(Spatial relation data)
[start]

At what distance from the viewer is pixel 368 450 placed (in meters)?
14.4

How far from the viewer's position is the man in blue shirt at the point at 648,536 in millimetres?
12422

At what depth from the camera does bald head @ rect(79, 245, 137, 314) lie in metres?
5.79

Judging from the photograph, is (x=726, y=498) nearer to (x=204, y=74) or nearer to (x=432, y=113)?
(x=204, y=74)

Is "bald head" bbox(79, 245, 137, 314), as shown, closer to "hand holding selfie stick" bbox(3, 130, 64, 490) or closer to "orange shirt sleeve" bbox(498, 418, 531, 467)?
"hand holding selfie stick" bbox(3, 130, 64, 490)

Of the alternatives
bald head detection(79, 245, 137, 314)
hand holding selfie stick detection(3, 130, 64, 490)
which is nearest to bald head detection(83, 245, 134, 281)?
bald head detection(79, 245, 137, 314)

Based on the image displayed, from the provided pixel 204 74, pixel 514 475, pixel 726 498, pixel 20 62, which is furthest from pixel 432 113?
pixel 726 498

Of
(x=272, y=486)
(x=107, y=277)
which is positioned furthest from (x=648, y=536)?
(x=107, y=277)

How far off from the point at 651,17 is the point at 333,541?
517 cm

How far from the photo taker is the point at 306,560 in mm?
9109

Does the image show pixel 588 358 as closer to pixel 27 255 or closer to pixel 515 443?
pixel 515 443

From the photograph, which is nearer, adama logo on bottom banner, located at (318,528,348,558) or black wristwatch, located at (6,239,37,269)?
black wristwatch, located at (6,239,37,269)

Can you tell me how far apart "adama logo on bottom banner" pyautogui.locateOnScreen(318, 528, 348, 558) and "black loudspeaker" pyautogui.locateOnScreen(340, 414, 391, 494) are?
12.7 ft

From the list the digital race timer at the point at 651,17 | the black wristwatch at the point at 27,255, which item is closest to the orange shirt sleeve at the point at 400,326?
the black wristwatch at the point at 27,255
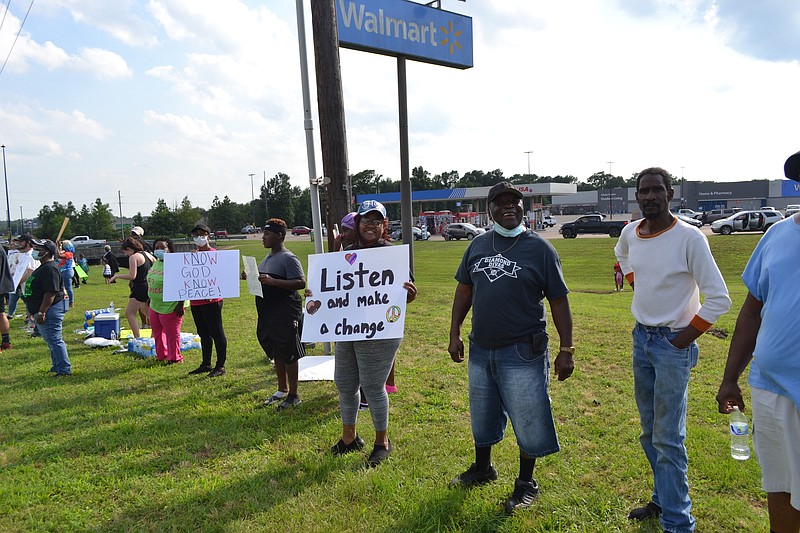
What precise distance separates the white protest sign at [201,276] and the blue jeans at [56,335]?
1573 mm

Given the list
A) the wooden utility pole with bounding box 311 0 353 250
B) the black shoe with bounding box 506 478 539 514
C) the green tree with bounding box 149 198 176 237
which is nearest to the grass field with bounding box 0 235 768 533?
the black shoe with bounding box 506 478 539 514

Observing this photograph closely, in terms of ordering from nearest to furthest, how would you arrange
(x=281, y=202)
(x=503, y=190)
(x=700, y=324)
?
(x=700, y=324), (x=503, y=190), (x=281, y=202)

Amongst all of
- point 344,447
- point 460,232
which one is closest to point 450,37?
point 344,447

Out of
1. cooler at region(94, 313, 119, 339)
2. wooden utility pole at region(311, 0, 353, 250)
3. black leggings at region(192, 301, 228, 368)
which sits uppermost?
wooden utility pole at region(311, 0, 353, 250)

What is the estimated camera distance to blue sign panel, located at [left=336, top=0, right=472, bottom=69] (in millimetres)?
8234

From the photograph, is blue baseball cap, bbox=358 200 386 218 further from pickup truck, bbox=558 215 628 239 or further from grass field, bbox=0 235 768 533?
pickup truck, bbox=558 215 628 239

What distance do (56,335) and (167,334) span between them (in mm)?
1364

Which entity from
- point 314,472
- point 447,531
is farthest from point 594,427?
point 314,472

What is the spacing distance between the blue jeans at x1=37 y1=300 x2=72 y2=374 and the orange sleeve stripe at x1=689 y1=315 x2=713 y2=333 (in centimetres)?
727

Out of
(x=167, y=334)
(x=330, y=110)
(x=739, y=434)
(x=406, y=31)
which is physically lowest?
(x=167, y=334)

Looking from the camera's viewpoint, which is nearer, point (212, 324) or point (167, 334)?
point (212, 324)

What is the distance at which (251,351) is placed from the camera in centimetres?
789

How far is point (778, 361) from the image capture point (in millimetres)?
2170

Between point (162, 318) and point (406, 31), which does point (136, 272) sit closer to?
point (162, 318)
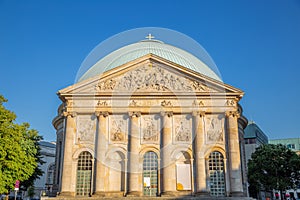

[end]

List each line of the listing that contains the word "wristwatch", copying each one in full.

Solution for this exercise:
From the photograph, which is nearer, adama logo on bottom banner, located at (318,528,348,558) or black wristwatch, located at (6,239,37,269)?
black wristwatch, located at (6,239,37,269)
From the list the digital race timer at the point at 651,17 | the black wristwatch at the point at 27,255, which item is closest to the orange shirt sleeve at the point at 400,326?
the black wristwatch at the point at 27,255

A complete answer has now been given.